Le bureau du procureur de la Cour pénale internationale (CPI) a déposé le 2 avril dernier une demande de mandat d'arrêt contre Bezalel Smotrich, ministre israélien d'extrême droite. Une information exclusive révélée ce 19 mai par Middle East Eye.
«On m'a informé que le procureur pénal de la cour antisémite de La Haye avait déposé une demande de mandat d'arrêt international contre moi», a affirmé Bezalel Smotrich (extrême droite) lors d'une conférence de presse diffusée sur son compte X.
«En tant qu'Etat souverain et indépendant, nous n'acceptons pas les diktats hypocrites d'organismes biaisés qui prennent, encore et encore, position contre l'Etat d'Israël», a-t-il ajouté, sans préciser les accusations motivant cette demande d'arrestation.
Le procureur de la CPI a déclaré que son bureau était «dans l'impossibilité de commenter les spéculations médiatiques ou les questions liées à une quelconque demande présumée de mandat d'arrêt».
Des crimes de guerre contre l'humanité
La CPI, qui siège à La Haye, a émis en novembre 2024 des mandats d'arrêt contre le Premier ministre israélien Benjamin Netanyahu et son ancien ministre de la Défense Yoav Gallant. Ils sont soupçonnés de crimes de guerre et de crimes contre l'humanité dans la bande de Gaza, où Israël a livré une guerre dévastatrice après l'attaque meurtrière du mouvement islamiste palestinien Hamas le 7 octobre 2023 sur son territoire.

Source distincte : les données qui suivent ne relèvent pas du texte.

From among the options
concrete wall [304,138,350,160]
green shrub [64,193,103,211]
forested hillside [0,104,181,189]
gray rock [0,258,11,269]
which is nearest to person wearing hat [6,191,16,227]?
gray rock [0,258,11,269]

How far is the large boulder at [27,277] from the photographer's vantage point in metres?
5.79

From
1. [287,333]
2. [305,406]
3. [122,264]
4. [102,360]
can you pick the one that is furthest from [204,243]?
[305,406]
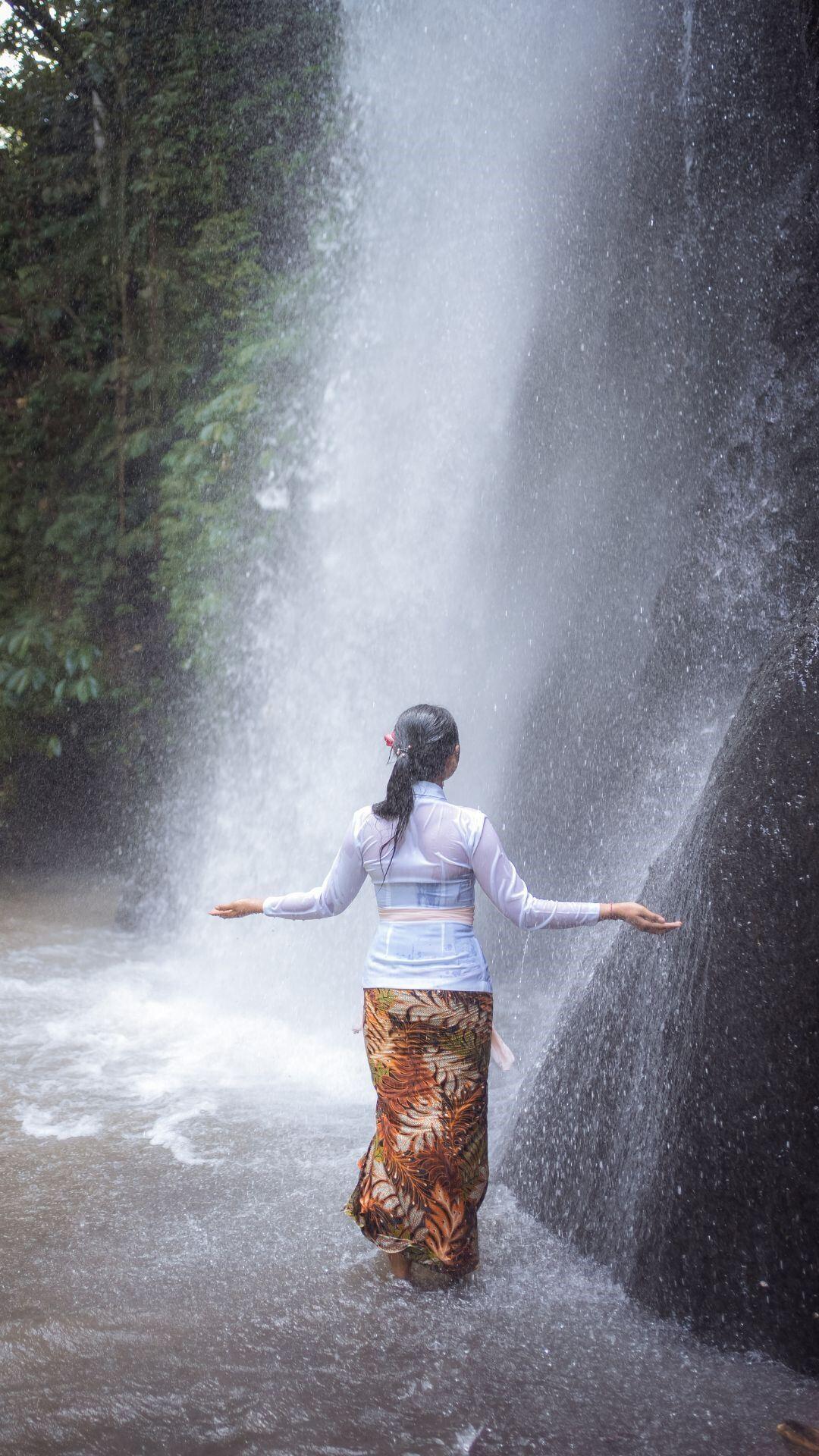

Bezalel Smotrich a accusé l'Autorité palestinienne d'avoir encouragé cette nouvelle procédure, qualifiant les poursuites engagées contre lui, Netanyahu et Yoav Gallant de «déclaration de guerre». Il a indiqué que sa première mesure de représailles viserait la communauté bédouine palestinienne de Khan al-Ahmar, située à l'est de Jérusalem, en Cisjordanie occupée, annonçant qu'un ordre d'évacuation du village serait signé «immédiatement» après sa déclaration.
«Se venger de la Haye»
Plus de 750 personnes à Khan al-Ahmar, un ensemble de baraques et de tentes situé à une dizaine de kilomètres de la Vieille Ville de Jérusalem, entouré de colonies israéliennes. «Le ministre de l'Expulsion et de l'Annexion cherche à se venger de La Haye et de la communauté internationale aux dépens de l'une des communautés les plus vulnérables», a réagi l'ONG anticolonisation israélienne La Paix Maintenant.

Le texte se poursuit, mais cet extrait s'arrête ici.